### [Testo di riferimento]
•••••

Durante uno dei miei frequenti viaggi nel Caucaso meridionale mi capitò un giorno di scostarmi dalla direttrice principale che da Tbilisi porta a Yerevan sfiorando il confine con l’Azerbaijan. Si notavano di fianco alla strada in più punti i resti evidenti delle fondamenta di costruzioni in pietra bianca che l’erba del terreno incolto non riusciva a nascondere. "È quello che rimane dei villaggi abitati dagli azeri", mi spiegò, laconico, l’interlocutore armeno che sedeva al mio fianco.

Sono più di 200.000 gli azeri fuggiti dall’Armenia durante la guerra con l’Azerbaijan agli inizi degli anni Novanta. Si aggiungono all’oltre mezzo milione di sfollati che hanno dovuto abbandonare il Nagorno Karabakh e le province circostanti. Quasi un decimo della popolazione dell’Azerbaijan è formato da rifugiati e sfollati. Gli armeni scappati dall’Azerbaijan durante quello stesso periodo ammontano a più di 300.000.

Ogni volta che arrivavo a Baku in delegazione ufficiale il primo impegno del programma era la visita con le autorità azerbaijane al memoriale alle vittime della guerra nell’Alto Karabakh che si trova a lato del parlamento dove era prassi deporre garofani rossi su ogni tomba. A Yerevan, invece, il protocollo prevedeva la visita alla collina di Tsitseranaberd, sulla cui sommità si trova l’austero e struggente memoriale del genocidio. Furono più di un milione gli armeni trucidati dall’impero ottomano tra il 1915 e il 1916.

Una tragedia immane dell’umanità intera che, però, lascia indifferenti le autorità di Baku concentrate sulla santificazione dei propri martiri. Lutti e dolori nel Caucaso sono esclusivi. Servono a plasmare l’identità di un popolo. E passano attraverso la negazione dell’altro, il diverso, il nemico con la cancellazione di ogni sua traccia e l’estirpazione della memoria. L’omogeneità acquisisce, così, un valore primario e quando non è possibile farlo ridisegnando i confini si ricorre alla pulizia etnica.

Anche se è scomparsa dalle notizie di testa dei telegiornali la guerra nel Nagorno Karabakh continua a mietere vittime. Gli accordi di cessate il fuoco mediati fra le due parti, prima dai russi e poi dagli americani, sembrano scritti sull’acqua. I bombardamenti sulla piccola enclave armena, grande quanto il Molise, non cessano così come non cessano le bombe sulle città azere limitrofi. Gli armeni denunciano un migliaio di morti; le autorità di Baku, invece, tacciono sul numero dei caduti che, comunque, sono molto più numerosi. Anche la verità è vittima della guerra.

•••••

### [Dati forniti]
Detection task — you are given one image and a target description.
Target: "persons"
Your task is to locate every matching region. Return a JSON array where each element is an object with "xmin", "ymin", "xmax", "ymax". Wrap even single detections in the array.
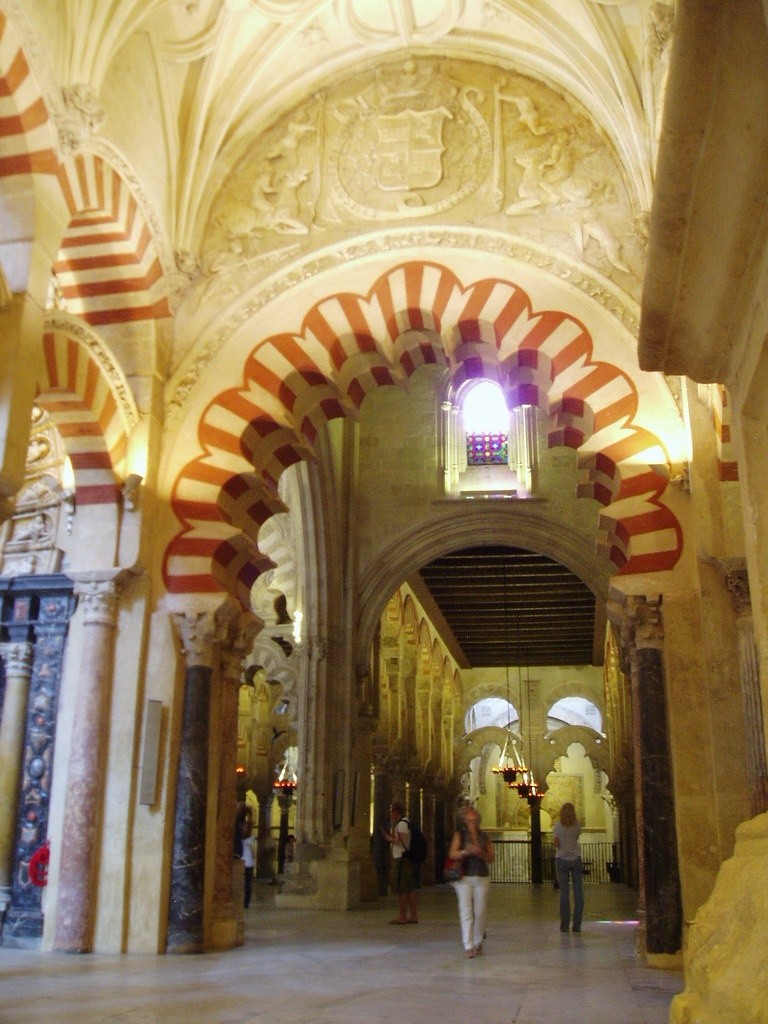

•••••

### [Consegna]
Puoi trasformare in un elenco puntato il paragrafo del testo sul Caucaso che inizia con «Sono più di 200.000 gli azeri», conservandone i dati principali?

### [Risultato]
- Più di 200.000 azeri sono fuggiti dall'Armenia durante la guerra con l'Azerbaijan all'inizio degli anni Novanta.
- A loro si aggiungono oltre mezzo milione di sfollati che hanno lasciato il Nagorno Karabakh e le province circostanti.
- Rifugiati e sfollati formano quasi un decimo della popolazione dell'Azerbaijan.
- Nello stesso periodo sono scappati dall'Azerbaijan più di 300.000 armeni.